For the Catholic today, this passage calls for the same combination of clear-eyed acknowledgment of internal betrayal and courageous, concrete action in one's sphere of influence — whether as a parent safeguarding a family's faith life, a parish leader resisting the dilution of authentic teaching, or a layperson refusing the passive complicity of silence. The saints who most strengthened the Church — Catherine of Siena, Charles Borromeo, John Fisher — were those who, like Judas, refused to pretend the wound was not there.
Verse 25 — "He returned to the king, and brought evil accusations against them." Unable to overcome Judas by force or moral argument, Alcimus resorts to slander (κατηγορεῖν — the same root as "accuser," which in Greek is the semantic equivalent of the Hebrew satan).
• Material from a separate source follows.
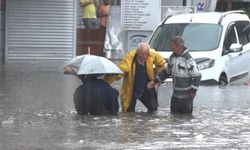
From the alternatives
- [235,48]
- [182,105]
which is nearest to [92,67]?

He runs to Demetrius, the foreign pagan king, to weaponize imperial power against the faithful. This is the signature move of the oppressor when legitimate authority fails: enlist a greater worldly power through lies. The structure repeats across salvation history — the chief priests before Pilate, Haman before Ahasuerus, Jezebel before Ahab against Naboth. Alcimus, the high priest who cannot govern by the Spirit, governs instead by imperial accusation.
Typological and Spiritual Senses: Typologically, Alcimus prefigures the false shepherd whom Ezekiel condemns (34:2–4) and whom Christ identifies as the hireling who flees (John 10:12–13). Judas, meanwhile, acts in the tradition of Phinehas (Numbers 25), whose "zeal" for the covenant was credited as righteousness — a figure of the priest who defends what the corrupt priest has abandoned. The pattern of the false priest sheltering under pagan authority while the true defender of the covenant is slandered as a disturber of the peace is a typological anticipation of the Passion itself.